Texte à lire ▸
-------------------------

• 25 Mar 2025
  • États-Unis
  • Communiqué de presse

Les transferts illégaux vers le Salvador mettent des vies en danger, sur fond d’état d’urgence

Réagissant au transfert illégal de 238 ressortissant·e·s vénézuéliens depuis les États-Unis vers le Salvador, au motif qu’ils appartiendraient au groupe criminel Tren de Aragua, et ce malgré une décision de justice interdisant cette mesure, Ana Piquer, directrice du programme Amériques à Amnistie internationale, a déclaré :

« Le transfert de 238 personnes des États-Unis vers le Salvador, en dépit d’une décision de justice interdisant explicitement cette mesure, représente non seulement un mépris flagrant des autorités étasuniennes pour leurs obligations en matière de droits humains, mais aussi une avancée dangereuse vers des pratiques autoritaires, car l’administration Trump a bafoué une décision prononcée par un juge fédéral des États-Unis, et appelle désormais à la révocation de celui-ci. Il s’agit également d’une validation dangereuse du programme sécuritaire punitif du président Nayib Bukele.

-------------------------

Travail demandé ▸
Indiquez combien de ressortissant·e·s vénézuéliens ont été transférés des États-Unis vers le Salvador selon le texte. Appuyez-vous uniquement sur le texte.

Données fournies ▸
-------------------------

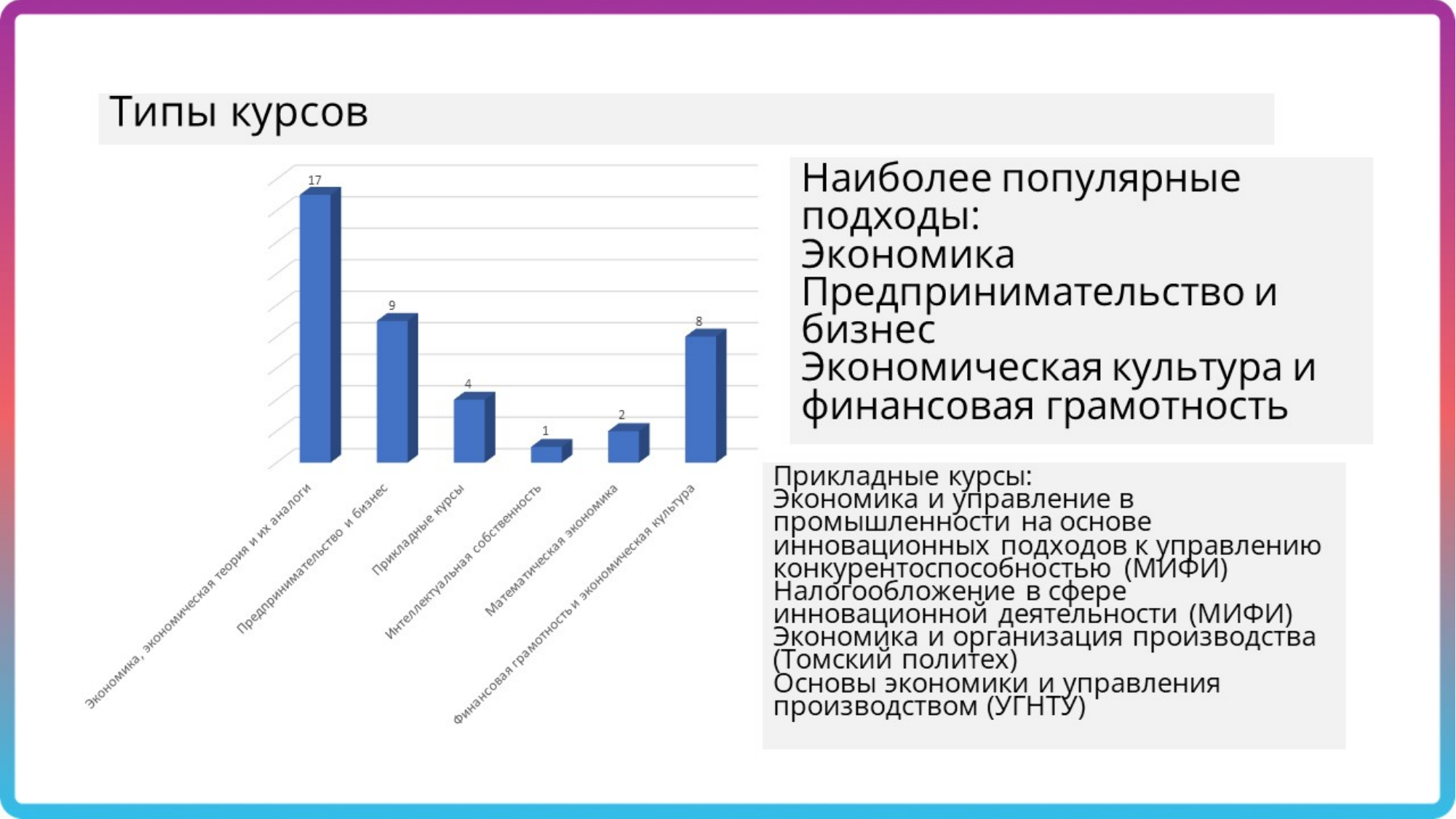
How many categories are shown in the chart? 6 What is the value for Финансовая грамотность и экономическая культура? 8 What is the value for Предпринимательство и бизнес? 9 What is the difference between the values for Экономика, экономическая теория и их аналоги and Предпринимательство и бизнес? 8 What is the title of the slide containing the chart? Типы курсов Which category has the highest value? Экономика, экономическая теория и их аналоги What is the value for Математическая экономика? 2 What kind of chart is shown on the slide? Bar chart Which is larger: the value for Предпринимательство и бизнес or the value for Финансовая грамотность и экономическая культура? Предпринимательство и бизнес What is the value for Прикладные курсы? 4 Which category has the lowest value? Интеллектуальная собственность What is the value for Интеллектуальная собственность? 1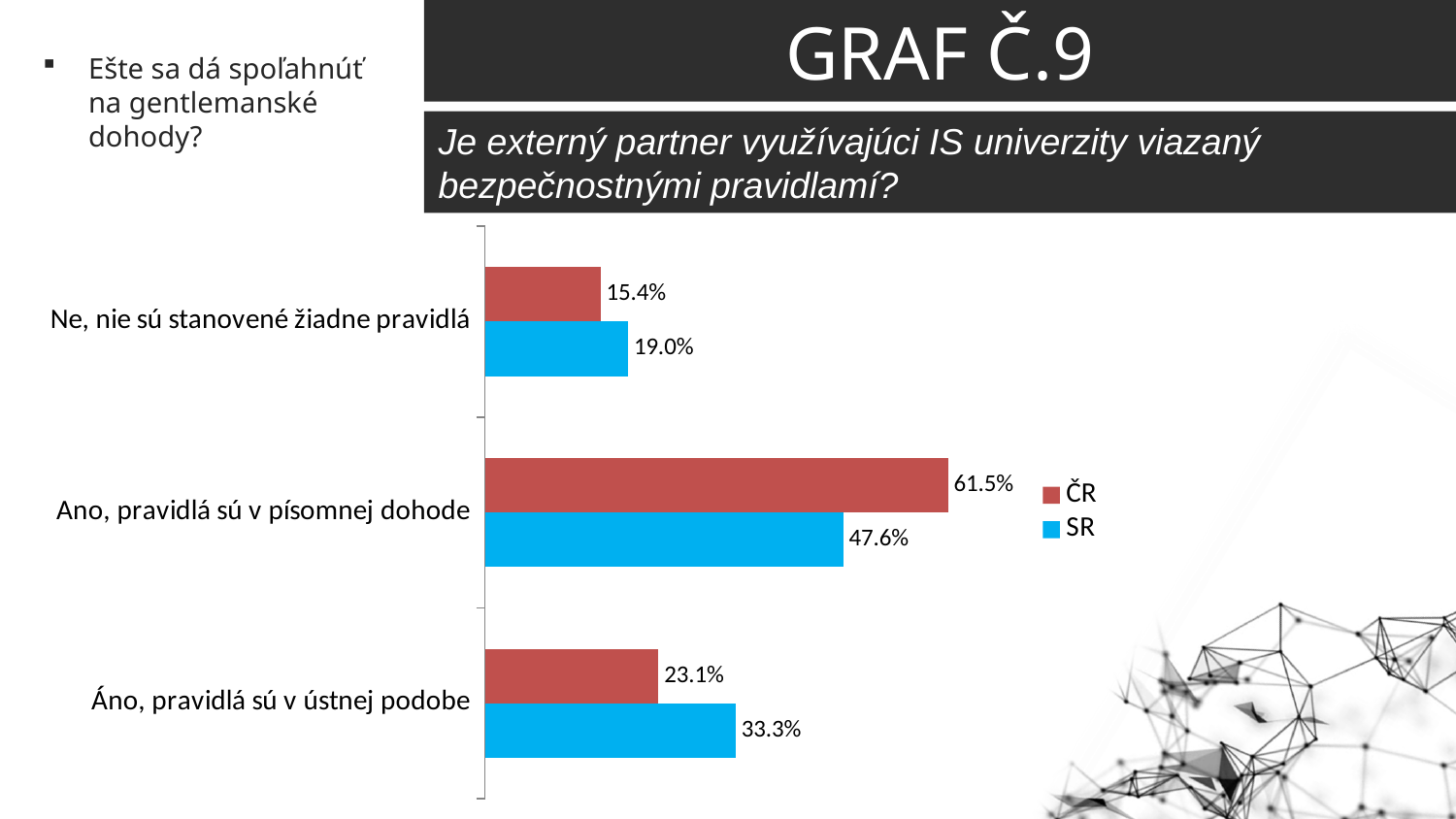
What is the ČR value for "Ano, pravidlá sú v písomnej dohode"? 61.5% For "Áno, pravidlá sú v ústnej podobe", which series has the larger value, ČR or SR? SR What is the SR value for "Ne, nie sú stanovené žiadne pravidlá"? 19.0% What is the SR value for "Áno, pravidlá sú v ústnej podobe"? 33.3% What is the difference between the ČR and SR values for "Ano, pravidlá sú v písomnej dohode"? 13.9% What is the difference between the SR and ČR values for "Ne, nie sú stanovené žiadne pravidlá"? 3.6% How many categories are shown in the chart? 3 How many series does the legend list? 2 What kind of chart is shown on the slide? Bar chart Which category has the highest ČR value? Ano, pravidlá sú v písomnej dohode Which category has the lowest SR value? Ne, nie sú stanovené žiadne pravidlá Which series is shown in blue in the legend? SR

-------------------------

Réponse attendue ▸
238 ressortissant·e·s vénézuéliens.